Divergent, by Veronica Roth, is another in a growing list of YA Dystopian novels (trilogies, to be more specific) written in the first person present voice of a teenage girl. Like the others (Delirium, Hunger Games, etc. this book is set in the fairly near future when the United States has devolved into a ruling society and a bunch of outcasts. In this particular case, there are five factions, Dauntless, Erudite, Abnegation, Amity, and Candor. These names suggest the traits of the groups, intended by these ruling elite to balance each other.
Beatrice Prior, a 16 year old girl, tells the story, beginning shortly before her evaluation. She starts out in Abnegation, but, like all young people graduating high school, she must be evaluated to decide which faction she is best suited for–and then she must choose which faction she will devote her life to. The problem that turns up during her evaluation is that she is suited for more than one faction and this makes her Divergent. In a choice that shocks her family, she chooses Dauntless, the brave faction, known for wearing dark clothing, running around jumping on and off trains, wearing tattoos and lots of piercings. When she arrives, she changes her first name to the shortened version of Beatrice: Tris.

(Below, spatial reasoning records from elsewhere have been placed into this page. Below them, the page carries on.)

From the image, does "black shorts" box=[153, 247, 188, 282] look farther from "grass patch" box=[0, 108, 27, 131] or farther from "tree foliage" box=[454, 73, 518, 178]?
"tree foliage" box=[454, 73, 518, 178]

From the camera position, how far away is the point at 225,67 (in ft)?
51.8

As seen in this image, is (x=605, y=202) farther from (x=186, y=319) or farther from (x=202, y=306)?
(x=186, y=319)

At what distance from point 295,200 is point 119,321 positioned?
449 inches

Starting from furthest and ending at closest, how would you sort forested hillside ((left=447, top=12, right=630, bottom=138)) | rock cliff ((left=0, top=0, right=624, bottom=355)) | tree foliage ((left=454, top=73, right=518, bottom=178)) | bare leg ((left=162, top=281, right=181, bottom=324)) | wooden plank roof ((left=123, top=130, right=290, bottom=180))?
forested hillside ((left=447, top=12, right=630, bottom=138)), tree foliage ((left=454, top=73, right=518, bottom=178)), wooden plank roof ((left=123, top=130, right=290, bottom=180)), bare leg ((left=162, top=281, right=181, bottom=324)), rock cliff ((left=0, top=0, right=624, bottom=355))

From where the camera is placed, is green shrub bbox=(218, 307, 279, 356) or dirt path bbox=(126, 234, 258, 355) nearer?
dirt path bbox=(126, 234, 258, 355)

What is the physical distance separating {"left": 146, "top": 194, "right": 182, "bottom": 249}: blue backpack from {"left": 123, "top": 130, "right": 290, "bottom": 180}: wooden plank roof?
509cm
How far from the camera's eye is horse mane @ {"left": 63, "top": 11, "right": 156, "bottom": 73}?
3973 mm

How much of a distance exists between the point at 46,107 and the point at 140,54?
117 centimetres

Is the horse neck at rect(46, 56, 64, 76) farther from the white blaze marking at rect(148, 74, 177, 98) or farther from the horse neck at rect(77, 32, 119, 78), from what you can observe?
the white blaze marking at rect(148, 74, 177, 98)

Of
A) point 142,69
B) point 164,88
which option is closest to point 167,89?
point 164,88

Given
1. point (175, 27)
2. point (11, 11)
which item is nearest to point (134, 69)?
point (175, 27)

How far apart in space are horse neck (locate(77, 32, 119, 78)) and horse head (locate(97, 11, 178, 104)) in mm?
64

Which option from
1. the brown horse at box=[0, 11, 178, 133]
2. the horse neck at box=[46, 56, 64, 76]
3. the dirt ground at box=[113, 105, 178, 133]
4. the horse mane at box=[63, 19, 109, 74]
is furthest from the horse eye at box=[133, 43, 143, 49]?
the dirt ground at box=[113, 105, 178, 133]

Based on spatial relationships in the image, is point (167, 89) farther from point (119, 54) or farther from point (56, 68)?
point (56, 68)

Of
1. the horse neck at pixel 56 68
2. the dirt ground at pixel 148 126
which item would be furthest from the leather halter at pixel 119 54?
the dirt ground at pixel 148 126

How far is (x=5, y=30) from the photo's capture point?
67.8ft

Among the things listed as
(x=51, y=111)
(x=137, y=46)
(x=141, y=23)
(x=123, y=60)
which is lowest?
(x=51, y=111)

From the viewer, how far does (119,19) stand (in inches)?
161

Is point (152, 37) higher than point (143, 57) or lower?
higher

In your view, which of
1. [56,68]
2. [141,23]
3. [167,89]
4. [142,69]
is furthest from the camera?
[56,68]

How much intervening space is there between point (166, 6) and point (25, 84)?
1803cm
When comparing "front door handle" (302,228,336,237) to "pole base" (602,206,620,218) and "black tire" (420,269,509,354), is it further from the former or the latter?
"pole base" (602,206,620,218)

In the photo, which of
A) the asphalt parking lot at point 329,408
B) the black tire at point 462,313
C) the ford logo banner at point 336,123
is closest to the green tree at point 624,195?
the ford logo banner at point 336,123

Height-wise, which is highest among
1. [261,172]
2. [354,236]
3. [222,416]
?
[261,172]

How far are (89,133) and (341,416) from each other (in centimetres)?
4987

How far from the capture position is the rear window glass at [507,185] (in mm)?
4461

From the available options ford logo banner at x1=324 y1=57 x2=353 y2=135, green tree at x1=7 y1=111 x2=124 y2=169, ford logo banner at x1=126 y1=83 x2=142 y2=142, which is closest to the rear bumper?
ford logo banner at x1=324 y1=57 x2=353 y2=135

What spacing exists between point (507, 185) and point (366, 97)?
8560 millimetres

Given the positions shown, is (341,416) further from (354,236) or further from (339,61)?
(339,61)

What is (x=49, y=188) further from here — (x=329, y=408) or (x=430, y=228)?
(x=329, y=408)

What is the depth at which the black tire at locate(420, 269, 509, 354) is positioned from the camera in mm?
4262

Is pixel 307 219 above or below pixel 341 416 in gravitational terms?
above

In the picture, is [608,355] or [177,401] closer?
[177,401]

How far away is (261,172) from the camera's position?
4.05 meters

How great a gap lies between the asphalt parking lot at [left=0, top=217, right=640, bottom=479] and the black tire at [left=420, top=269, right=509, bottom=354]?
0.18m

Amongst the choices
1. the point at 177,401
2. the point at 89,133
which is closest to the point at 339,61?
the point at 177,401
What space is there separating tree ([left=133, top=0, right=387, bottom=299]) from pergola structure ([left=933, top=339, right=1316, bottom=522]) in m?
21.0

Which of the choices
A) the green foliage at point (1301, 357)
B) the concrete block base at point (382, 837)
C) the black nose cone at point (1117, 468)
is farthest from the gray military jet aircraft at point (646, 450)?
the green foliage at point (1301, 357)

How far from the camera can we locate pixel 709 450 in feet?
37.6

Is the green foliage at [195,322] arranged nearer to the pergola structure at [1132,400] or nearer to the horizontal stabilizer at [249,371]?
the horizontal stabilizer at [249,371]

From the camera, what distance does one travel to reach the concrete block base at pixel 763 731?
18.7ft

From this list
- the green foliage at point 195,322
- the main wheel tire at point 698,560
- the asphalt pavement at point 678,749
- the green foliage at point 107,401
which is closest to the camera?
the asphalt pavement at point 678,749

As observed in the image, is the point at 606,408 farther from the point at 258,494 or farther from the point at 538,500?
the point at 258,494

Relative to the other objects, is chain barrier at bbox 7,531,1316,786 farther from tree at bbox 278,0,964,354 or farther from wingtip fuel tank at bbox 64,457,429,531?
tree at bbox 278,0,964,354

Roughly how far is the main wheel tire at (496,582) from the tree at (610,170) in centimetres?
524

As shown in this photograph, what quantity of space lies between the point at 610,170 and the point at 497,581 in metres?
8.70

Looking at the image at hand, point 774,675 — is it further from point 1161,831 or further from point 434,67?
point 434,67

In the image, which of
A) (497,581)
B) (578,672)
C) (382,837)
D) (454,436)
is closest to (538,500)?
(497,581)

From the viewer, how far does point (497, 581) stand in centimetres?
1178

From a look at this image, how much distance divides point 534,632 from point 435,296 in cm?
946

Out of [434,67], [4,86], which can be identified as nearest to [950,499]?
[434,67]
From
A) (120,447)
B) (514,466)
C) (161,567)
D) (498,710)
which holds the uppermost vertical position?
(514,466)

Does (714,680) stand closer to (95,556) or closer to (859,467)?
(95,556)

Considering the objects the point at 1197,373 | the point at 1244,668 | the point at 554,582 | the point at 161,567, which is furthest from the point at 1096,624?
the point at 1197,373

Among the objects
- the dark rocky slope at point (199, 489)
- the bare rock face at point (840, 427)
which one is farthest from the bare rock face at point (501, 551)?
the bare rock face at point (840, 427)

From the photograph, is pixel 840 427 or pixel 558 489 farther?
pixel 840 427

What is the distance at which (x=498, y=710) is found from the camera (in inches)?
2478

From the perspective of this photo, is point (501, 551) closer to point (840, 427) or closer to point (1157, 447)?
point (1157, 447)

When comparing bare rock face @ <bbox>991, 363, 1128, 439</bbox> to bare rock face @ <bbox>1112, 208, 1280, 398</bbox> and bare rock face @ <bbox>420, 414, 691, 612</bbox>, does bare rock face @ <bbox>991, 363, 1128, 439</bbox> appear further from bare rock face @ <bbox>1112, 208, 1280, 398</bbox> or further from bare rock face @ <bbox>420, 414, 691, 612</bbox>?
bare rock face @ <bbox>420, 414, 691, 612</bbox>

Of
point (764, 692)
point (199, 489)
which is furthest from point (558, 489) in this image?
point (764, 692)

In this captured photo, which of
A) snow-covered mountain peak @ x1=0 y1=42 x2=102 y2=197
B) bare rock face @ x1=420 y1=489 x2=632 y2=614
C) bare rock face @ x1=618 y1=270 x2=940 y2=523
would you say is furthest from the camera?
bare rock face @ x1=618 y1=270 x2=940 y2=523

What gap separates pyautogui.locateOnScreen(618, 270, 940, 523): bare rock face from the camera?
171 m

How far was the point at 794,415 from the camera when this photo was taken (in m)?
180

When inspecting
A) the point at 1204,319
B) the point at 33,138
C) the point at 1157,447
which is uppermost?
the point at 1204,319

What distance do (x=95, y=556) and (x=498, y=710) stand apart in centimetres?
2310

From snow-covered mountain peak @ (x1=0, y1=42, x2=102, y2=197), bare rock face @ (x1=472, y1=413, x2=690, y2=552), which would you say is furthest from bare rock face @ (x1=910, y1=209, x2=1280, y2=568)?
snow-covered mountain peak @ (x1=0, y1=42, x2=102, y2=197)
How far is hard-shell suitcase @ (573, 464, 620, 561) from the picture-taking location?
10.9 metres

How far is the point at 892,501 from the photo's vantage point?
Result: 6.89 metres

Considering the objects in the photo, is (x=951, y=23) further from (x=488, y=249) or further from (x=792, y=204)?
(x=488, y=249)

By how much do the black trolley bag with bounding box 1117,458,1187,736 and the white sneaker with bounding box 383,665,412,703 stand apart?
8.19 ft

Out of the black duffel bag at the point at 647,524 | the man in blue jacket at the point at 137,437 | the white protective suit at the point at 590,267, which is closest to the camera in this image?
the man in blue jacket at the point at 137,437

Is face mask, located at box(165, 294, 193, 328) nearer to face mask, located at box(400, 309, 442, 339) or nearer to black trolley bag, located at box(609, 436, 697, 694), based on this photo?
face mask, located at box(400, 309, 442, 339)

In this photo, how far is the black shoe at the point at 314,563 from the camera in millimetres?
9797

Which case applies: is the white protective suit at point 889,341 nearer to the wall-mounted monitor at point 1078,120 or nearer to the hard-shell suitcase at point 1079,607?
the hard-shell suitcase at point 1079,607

The book really moves quick, the characters are well-defined, Tris’s voice is unique and interesting, and even though the future world is a little far-fetched, Roth makes it work. The only thing that really bothered me was that Erudite emerge as the villains and I always wonder at writers to seem to feel that being smart automatically makes you untrustworthy. This is a weird thing that permeates America today: the notion that it is so much better to be dumb than smart. Another thing that bothered me–and it was a minor problem in Delirium as well–is that Tris seems to break down and cry a lot. I’d really like my teenage girl heroines to be a little tougher. It seems a more pronounced problem here, where Dauntless are supposed to be tough as nails.
I haven’t finished the trilogy yet, but I currently rank this at #3 in my YA Dystopian First Person Present Girl Heroine trilogies.
Anyway, once you get started, you won’t want to put it down.